Wednesday, January 5, 2011

A Growing Movement

I was born and raised a meat-eating Texan. I love to tell people about my favorite way to finish off a t-bone steak as a child: grab it with my bare hands and dig into the remaining bites like a complete animal. I also used to put chicken skins on my face a la Hannibal Lecter to make my siblings laugh. I was goofy.

I ain't got nothing against people eating some gosh darn meat. But after reading several eye-openings books (Eating Animals and The Ethics of What We Eat, to name a few), watching a few horrifying-but-true videos, and just some plain 'ol soul searching I realized that eating animals just isn't for me...me, personally. I do have some strong opinions about factory farming which might lead me to get preachy, but I'll save that for a post I plan to write called "How to Be Vegan and Not Be Annoying." I try hard not to offend anyone with my new found passion for this subject.

When I first became vegetarian back in May, my sister make a few sarcastic comments about how I'd gone off the deep end. I met a few people who talked to me like I was an alien after declaring I don't eat meat ("How do you LIVE??!") I even felt discomfort at certain dinner gatherings when the host who invited me over discovered I was vegetarian and they hadn't prepared any non-meat options. I hate to inconvenience anyone or make them feel bad--I absorbed just as much guilt as they did.

I know I'm not the first person to dabble with veganism, but man! I can't help but feel something's different this round. When I posted my one-month vegan challenge to Facebook, I received nothing but positive comments (19 comments and growing), several personal messages, recipes suggestions, and encouragement to start blogging about it so my experience could be followed. My brother has decided to join me for two weeks and my sister completely shocked me by calling me to let me know the she and her boyfriend were going to try being vegetarian for one full week. To top it all off, my boyfriend is joining me for a month of veganism too...something I didn't ask him to do but he's doing anyway for the added support.

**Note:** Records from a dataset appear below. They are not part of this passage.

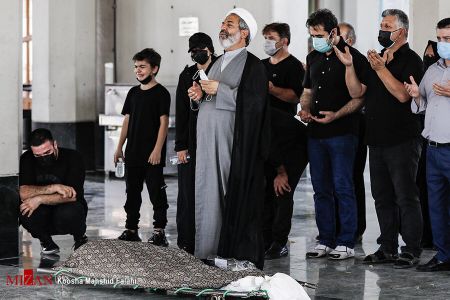 مرگ و میر بیمار کرونایی،اخباراجتماعی ،خبرهای اجتماعی مرگ و میر بیمار کرونایی,اخبار اجتماعی ,خبرهای اجتماعی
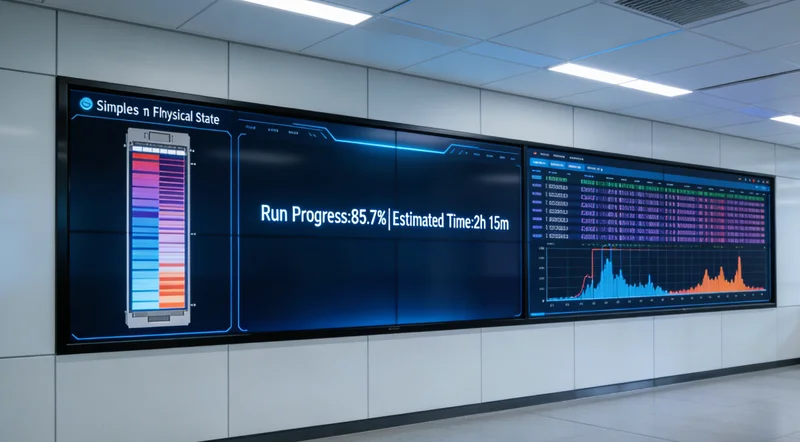 高通量基因测序实验室数据分析中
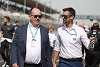 Foto zur News: Nach Rücktritt: Robert Reid rechnet mit der FIA ab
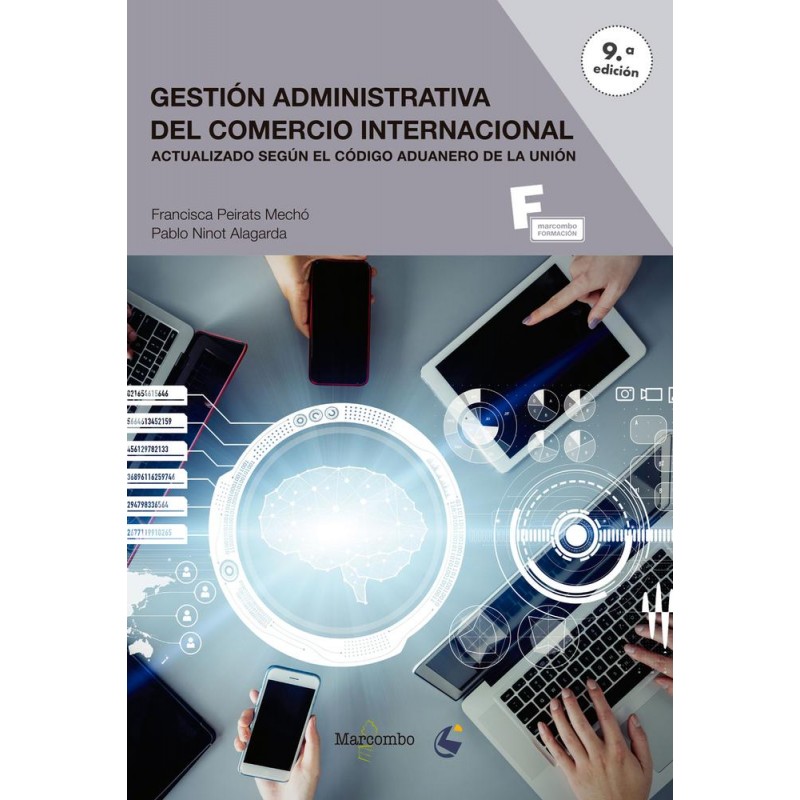 Gestión Administrativa del Comercio Internacional Gestión Administrativa del Comercio Internacional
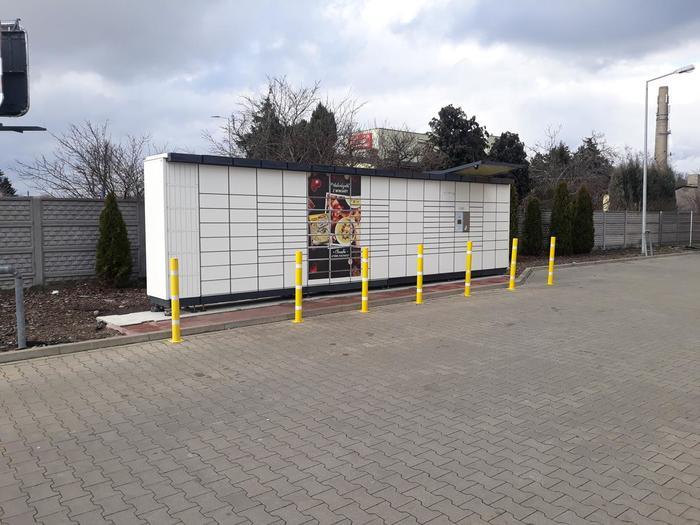 Przykładowa reklama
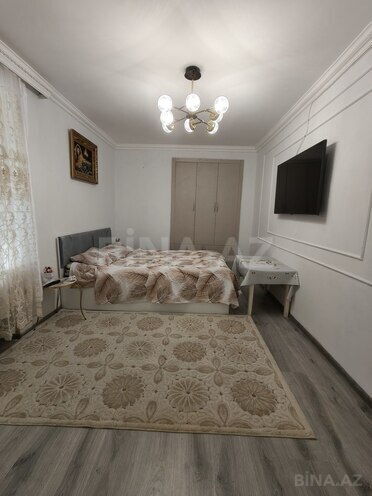 Satılır 2 otaqlı köhnə tikili 45 m², Badamdar q., photo 6 from 10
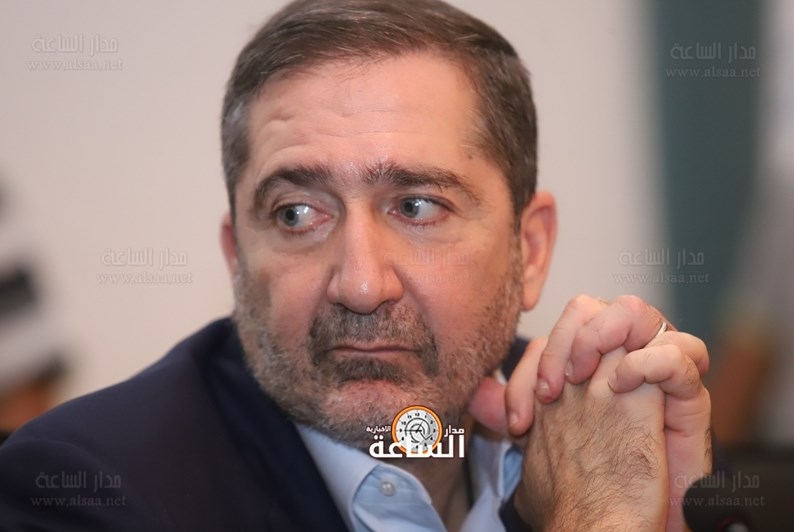 الرفاعي: تضخيم الاحتقان غير جائز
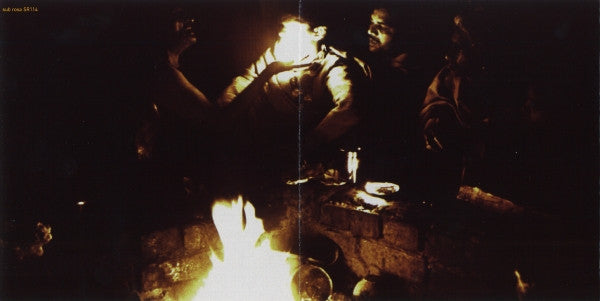 Bill Laswell - City Of Light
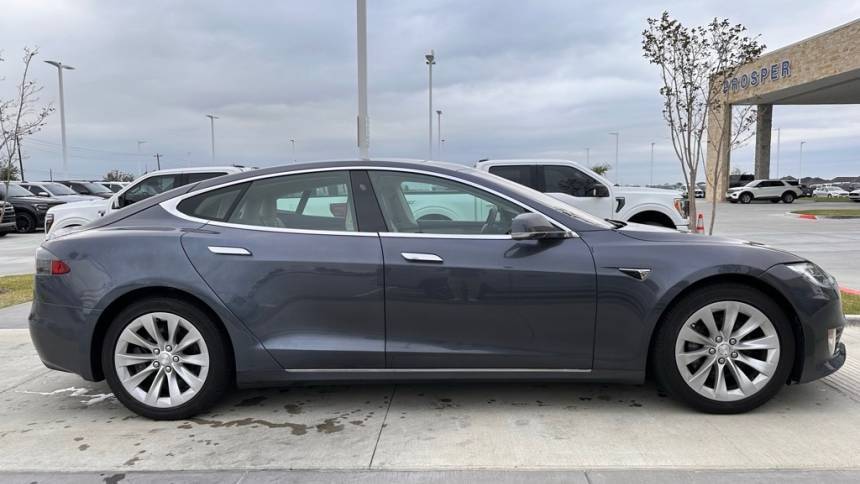 2018 Tesla Model S 5YJSA1E21JF270248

While I don't expect the majority of people will ever be true full-time vegetarians or vegans (and more power to those who are), it is very heartening to know that more and more people are waking up to the fact that maybe this country has gone a little overboard on the animal product consumption. Even just these little challenges, whether it be to have a vegetarian day every now and then, or be a vegan for a week or even a month, helps us see what a meat-crazed society we live in. The way meat is produced and consumed in this country contributes to our obesity epidemic, it pollutes our environment, it affects families who live downstream from factory farms, it wipes out farmers who are trying to make a living doing things the old-fashioned way but can't because high meat demand means get big or get out, and of course we can't forget the hundreds of thousands of animals who die a traumatic death--most of which never get the decency of living a regular, stress-free day in their life--just so we can have what we perceive to be a 'real' meal.

(That's me getting preachy again--yeesh!)

Even just a little consciousness of how much we're consuming goes a long way in the end, and I'm just plain grateful to personally know an ever-growing amount of people who have taken the time to think a little more about what goes on their plates each day.